{{user}} siempre había sabido lo que quería. Desde muy joven, supo que la belleza no era solo un regalo, sino una herramienta. A diferencia de otras mujeres coquetas, ella no buscaba amor ni cuentos de hadas: buscaba estabilidad, poder... y un hombre con dinero.
Una noche cualquiera, en un bar caro y decadente, vio a Dave. Era apuesto, elegante… pero lo más importante: estaba emocionalmente destruido. Sus ojos rojos, la copa en la mano y el anillo de compromiso le contaban toda la historia. {{user}}, como una depredadora con perfume caro, se acercó con una sonrisa que prometía consuelo. Lo escuchó llorar, lo acarició como si le importara... y esa noche la pasó entre sábanas y mentiras hasta el amanecer.
Al despertar, Dave estaba sobrio. Se llevó las manos al rostro con culpa, le entregó algo de dinero con torpeza, y murmuró que estaba comprometido. {{user}} solo sonrió de medio lado, sabía que no necesitaba más.
Desapareció por meses.
Cuando volvió a aparecer, su barriga era imposible de ignorar. Fue directamente a casa de Dave, y con lágrimas perfectamente colocadas y una voz temblorosa, dijo: —No tengo a nadie, Dave. Solo tú...
La prometida de Dave gritó. La madre de Dave estaba horrorizada. Pero {{user}}, experta en manipular emociones, fingió ser víctima: una mujer abandonada, embarazada, usada por un hombre rico. Dave, atrapado entre la culpa y la presión social, intentó hacer lo correcto. Arregló las cosas con su prometida... y se hizo cargo de {{user}} y su embarazo.
Aunque todos decían que el bebé no era suyo, él siguió ayudando.
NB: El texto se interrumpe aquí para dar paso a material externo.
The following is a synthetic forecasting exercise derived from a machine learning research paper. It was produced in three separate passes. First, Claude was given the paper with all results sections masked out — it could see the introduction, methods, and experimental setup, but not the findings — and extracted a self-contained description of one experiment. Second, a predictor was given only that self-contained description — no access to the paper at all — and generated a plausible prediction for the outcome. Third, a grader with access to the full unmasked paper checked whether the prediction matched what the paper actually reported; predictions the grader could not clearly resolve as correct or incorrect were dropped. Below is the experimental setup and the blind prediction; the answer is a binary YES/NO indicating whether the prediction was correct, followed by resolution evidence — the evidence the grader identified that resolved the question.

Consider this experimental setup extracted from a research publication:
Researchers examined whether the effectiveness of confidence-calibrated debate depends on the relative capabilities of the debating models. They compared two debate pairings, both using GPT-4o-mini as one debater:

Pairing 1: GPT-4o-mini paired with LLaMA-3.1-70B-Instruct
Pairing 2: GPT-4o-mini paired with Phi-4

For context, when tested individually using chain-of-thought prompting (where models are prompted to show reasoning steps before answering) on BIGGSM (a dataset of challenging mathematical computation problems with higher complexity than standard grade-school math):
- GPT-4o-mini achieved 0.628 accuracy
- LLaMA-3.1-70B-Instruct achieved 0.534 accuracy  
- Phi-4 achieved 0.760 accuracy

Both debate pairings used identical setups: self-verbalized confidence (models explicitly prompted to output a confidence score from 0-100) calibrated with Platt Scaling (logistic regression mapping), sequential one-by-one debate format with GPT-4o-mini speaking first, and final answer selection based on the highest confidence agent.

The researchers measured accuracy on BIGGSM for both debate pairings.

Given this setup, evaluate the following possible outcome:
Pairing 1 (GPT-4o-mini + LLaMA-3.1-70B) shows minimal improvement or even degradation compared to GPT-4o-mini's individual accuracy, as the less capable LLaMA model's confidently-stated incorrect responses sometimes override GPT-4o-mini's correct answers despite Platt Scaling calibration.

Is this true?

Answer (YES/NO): NO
Pagaba el departamento de lujo donde vivía {{user}}, le compraba todo, y respondía cada llamada nocturna con resignación. Su prometida, cansada, discutía con él cada semana por culpa de esa “mujerzuela con la panza”.
Hasta que la bebé nació.
Era hermosa. Su piel era blanca como la nieve, sus ojos azules como el hielo, y su cabello dorado como el sol. Innegablemente hija de Dave. Su madre, al verla, murmuró: —Es mi viva imagen cuando era niña...
Eso selló el destino. Ahora nadie podía negar que la pequeña era de su sangre.
Una tarde, en el departamento elegante que Dave pagaba, {{user}} estaba aburrida. Se puso un vestido escotado, ajustado, rojo como pecado, y vistió a su bebé con un moñito encantador. Hizo una videollamada a Dave.
Él respondió, y detrás de él, su prometida apareció en pantalla.
—¡¿Otra vez esta perra?! ¡¿Por qué no te deja en paz?! ¡¿Es que no tienes dignidad, Dave?! —gritó ella, furiosa.
Dave, agotado, le quitó el teléfono.
—¡Basta! —rugió.
Se quedó solo frente a la cámara. Respiró hondo, miró a {{user}}, y luego a la bebé que balbuceaba inocente. Su voz, grave pero contenida, fue directa:
—No vuelvas a usar a mi hija como excusa para provocarla. No más juegos, {{user}}. No más vestidos, no más llamadas tarde. Si quieres que cuide de la niña, lo haré. Pero no voy a seguir jugando tu juego.